• _Direction_: Rewrite everything in the entries from the line containing "From farthest to" down to the line containing "Answer: point 250,136", putting "nearest" in place of "closest" and leaving all else unchanged. Return only those lines.

• _Supplied entries_:
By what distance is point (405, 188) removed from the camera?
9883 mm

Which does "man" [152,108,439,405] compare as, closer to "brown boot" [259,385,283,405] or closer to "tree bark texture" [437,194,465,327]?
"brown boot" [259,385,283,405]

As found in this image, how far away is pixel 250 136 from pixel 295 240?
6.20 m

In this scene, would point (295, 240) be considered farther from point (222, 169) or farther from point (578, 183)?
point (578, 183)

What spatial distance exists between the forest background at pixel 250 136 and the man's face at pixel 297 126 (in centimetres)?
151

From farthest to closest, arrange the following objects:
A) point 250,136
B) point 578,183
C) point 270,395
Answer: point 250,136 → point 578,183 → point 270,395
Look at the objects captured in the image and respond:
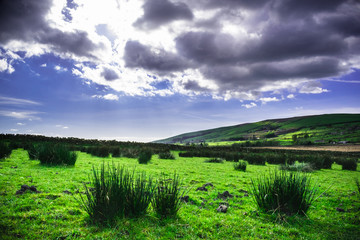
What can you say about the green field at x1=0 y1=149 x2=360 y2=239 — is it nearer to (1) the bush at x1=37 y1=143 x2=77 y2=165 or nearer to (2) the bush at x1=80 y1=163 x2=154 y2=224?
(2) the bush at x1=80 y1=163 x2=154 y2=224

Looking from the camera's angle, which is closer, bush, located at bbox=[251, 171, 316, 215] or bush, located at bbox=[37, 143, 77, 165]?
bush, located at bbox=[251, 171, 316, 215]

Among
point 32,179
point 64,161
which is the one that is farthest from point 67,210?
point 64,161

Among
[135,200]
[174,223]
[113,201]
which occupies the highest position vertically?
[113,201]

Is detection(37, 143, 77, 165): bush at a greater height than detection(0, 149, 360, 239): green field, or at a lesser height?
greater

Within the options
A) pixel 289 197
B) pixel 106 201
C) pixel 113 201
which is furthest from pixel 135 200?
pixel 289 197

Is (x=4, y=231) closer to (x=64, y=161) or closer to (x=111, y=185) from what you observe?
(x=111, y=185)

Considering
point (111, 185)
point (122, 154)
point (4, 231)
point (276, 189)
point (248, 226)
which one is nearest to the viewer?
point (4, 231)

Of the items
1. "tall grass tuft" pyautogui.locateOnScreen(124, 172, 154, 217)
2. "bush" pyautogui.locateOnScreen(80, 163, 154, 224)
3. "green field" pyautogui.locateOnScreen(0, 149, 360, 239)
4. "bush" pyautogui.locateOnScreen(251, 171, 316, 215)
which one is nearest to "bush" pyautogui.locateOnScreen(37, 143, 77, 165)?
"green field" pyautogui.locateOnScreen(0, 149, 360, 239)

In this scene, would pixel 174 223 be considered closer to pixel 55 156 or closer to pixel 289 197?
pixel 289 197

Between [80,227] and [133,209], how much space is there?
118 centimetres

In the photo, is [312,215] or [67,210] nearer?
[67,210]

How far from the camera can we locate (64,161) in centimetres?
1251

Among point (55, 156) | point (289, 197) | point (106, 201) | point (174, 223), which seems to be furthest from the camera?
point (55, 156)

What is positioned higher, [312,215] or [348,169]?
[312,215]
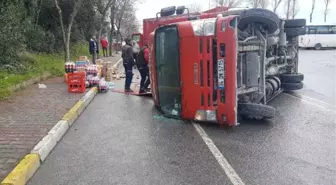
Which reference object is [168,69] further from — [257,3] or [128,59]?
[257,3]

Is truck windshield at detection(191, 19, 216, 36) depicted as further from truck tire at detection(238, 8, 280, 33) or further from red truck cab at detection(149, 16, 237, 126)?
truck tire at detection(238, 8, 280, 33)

...

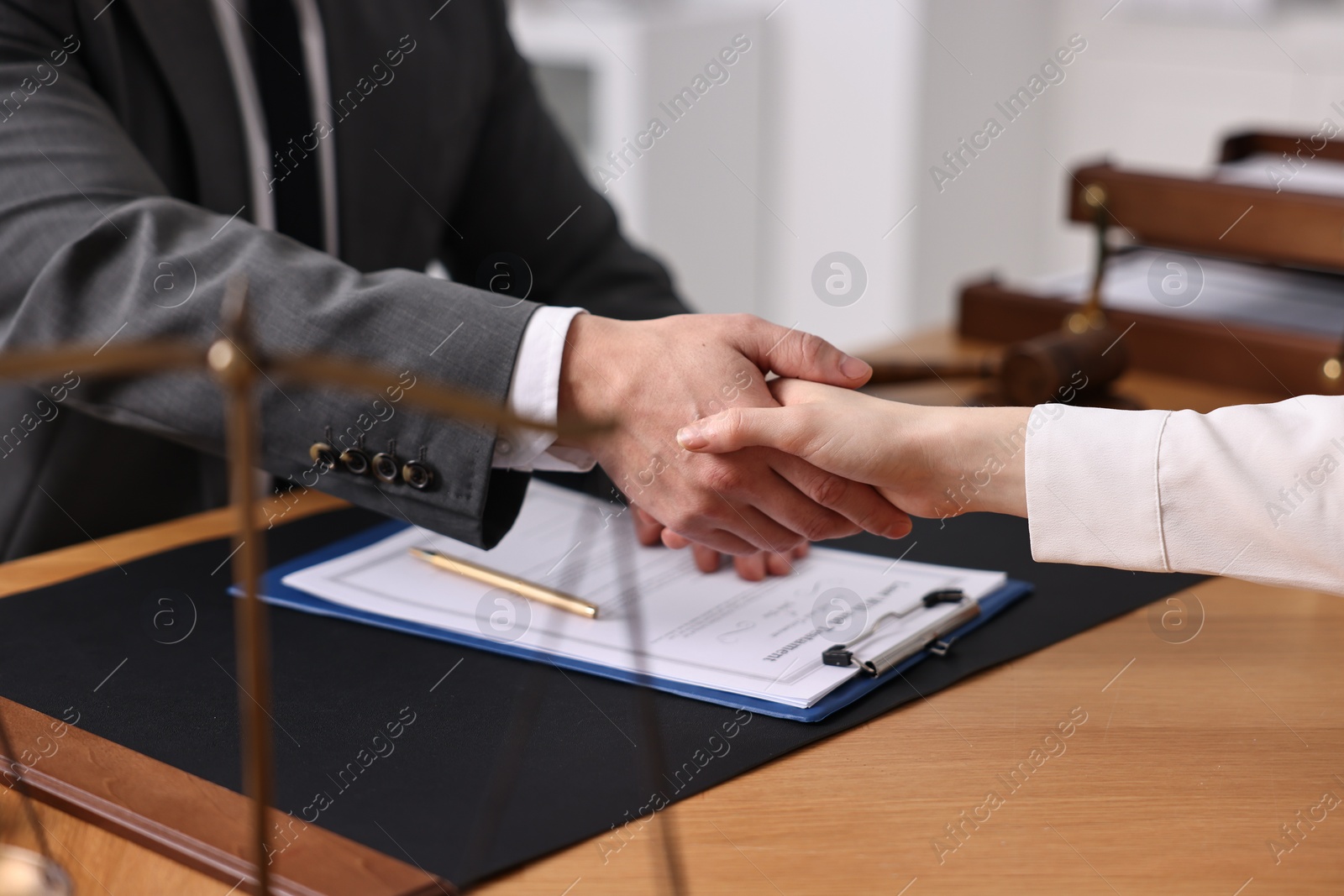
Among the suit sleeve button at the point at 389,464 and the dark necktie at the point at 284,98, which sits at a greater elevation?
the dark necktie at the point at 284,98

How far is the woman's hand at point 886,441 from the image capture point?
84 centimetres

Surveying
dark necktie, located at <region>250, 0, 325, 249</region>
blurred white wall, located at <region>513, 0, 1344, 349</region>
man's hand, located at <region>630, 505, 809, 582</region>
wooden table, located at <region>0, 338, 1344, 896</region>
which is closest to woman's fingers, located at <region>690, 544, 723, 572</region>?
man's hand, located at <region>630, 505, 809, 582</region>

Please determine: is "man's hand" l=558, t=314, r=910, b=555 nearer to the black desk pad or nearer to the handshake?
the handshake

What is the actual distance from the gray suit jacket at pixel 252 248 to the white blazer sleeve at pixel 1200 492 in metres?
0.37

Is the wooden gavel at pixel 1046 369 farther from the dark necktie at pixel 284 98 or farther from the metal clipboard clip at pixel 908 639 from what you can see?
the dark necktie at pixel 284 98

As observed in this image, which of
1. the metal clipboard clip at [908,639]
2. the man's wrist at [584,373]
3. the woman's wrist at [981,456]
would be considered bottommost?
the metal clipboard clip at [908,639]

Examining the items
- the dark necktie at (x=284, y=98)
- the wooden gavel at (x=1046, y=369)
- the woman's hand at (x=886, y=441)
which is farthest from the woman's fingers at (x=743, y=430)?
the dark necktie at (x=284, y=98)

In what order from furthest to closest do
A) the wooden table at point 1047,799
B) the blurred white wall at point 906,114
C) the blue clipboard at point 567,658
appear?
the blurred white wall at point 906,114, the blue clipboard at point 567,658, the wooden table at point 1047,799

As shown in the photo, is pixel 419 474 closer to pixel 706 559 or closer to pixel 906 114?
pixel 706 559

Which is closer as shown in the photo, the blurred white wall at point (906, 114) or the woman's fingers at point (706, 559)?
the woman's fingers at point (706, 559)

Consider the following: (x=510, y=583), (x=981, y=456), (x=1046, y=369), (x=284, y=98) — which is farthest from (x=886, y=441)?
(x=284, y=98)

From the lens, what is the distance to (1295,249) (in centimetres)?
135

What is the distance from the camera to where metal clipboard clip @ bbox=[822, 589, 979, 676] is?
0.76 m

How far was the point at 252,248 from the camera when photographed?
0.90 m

• _The solution_:
From farthest to nearest, arrange the following objects:
A) point 250,136
B) point 578,183
C) point 270,395
Answer: point 250,136 → point 578,183 → point 270,395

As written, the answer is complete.